━━━ SOURCE MATERIAL ━━━

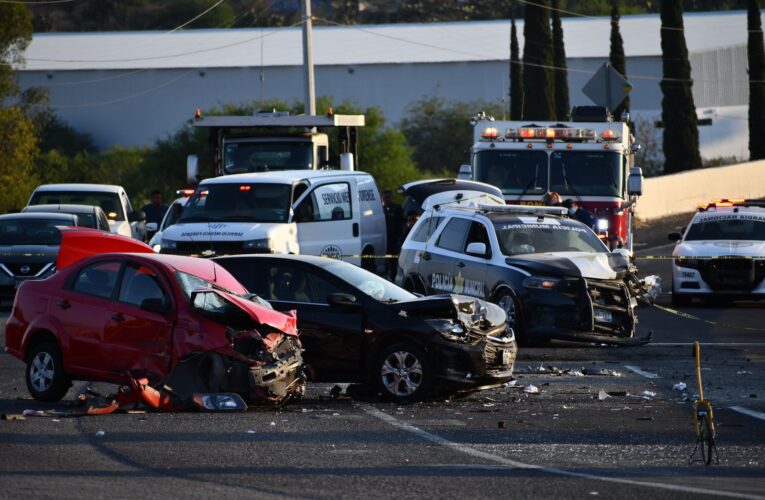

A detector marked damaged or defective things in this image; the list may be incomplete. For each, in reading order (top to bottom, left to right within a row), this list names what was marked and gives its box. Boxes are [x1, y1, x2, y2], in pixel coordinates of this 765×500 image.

crumpled hood [508, 250, 620, 282]
crumpled hood [676, 241, 764, 258]
wrecked red car [6, 230, 304, 406]
crumpled hood [209, 288, 298, 338]
damaged black sedan [212, 256, 516, 400]
crumpled hood [394, 294, 508, 330]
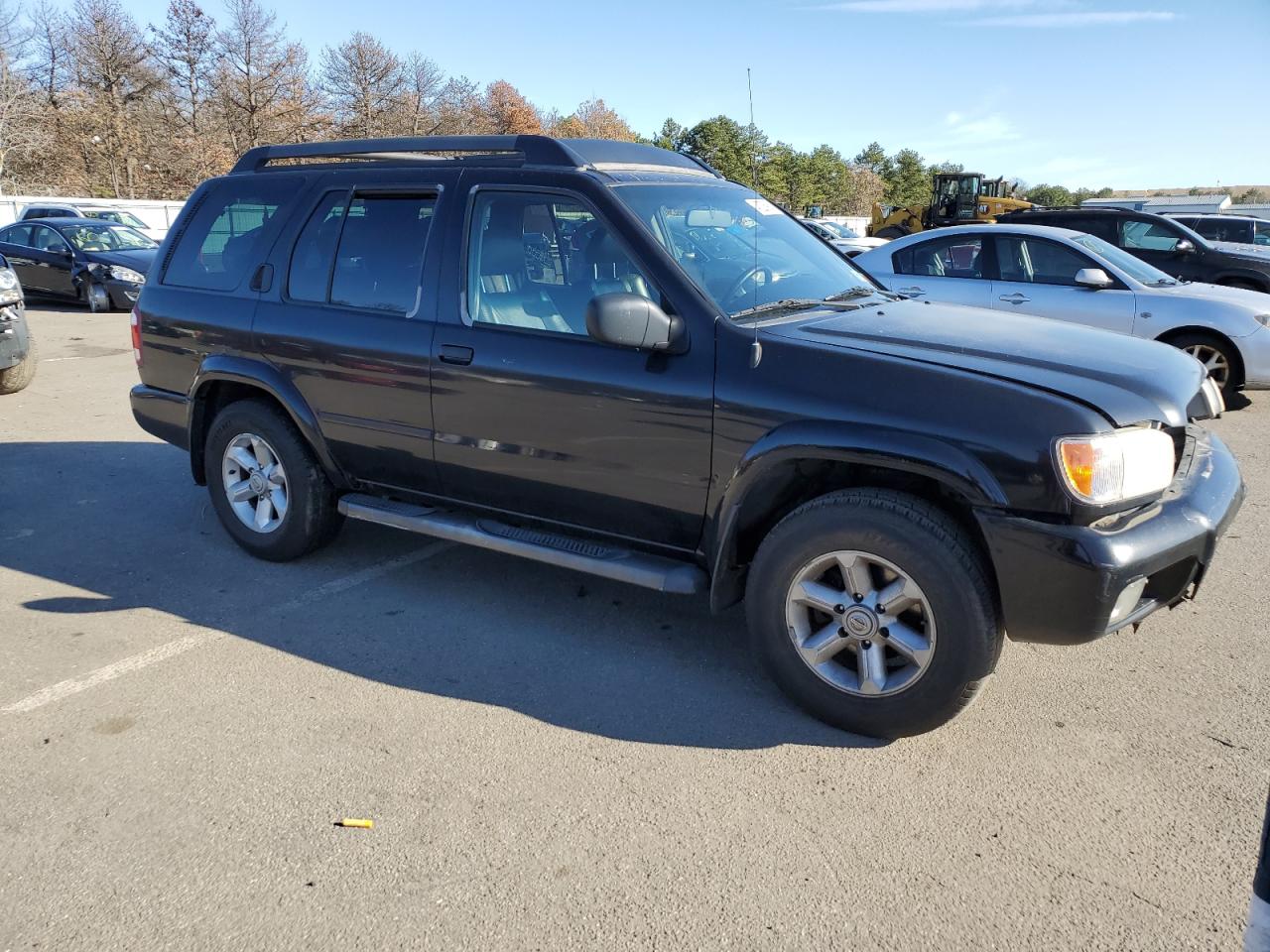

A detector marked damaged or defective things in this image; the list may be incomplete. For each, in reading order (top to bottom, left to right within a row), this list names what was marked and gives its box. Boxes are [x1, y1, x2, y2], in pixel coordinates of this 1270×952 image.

damaged vehicle [0, 253, 35, 395]
damaged vehicle [0, 217, 158, 311]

━━━

WHAT IS REQUIRED = The span to give again runs from the line with "this 1270×952 image." through the last line of the records above; reproduce it exactly and nothing more.

TASK SOLUTION =
A detector marked damaged or defective things in this image; the list may be incomplete. For each, in reading order (top to bottom, left to right within a row), this list names what was marked and gives its box. Boxes are [x1, y1, x2, y2], in pixel coordinates of this 1270×952 image.

damaged vehicle [0, 253, 35, 395]
damaged vehicle [0, 217, 158, 311]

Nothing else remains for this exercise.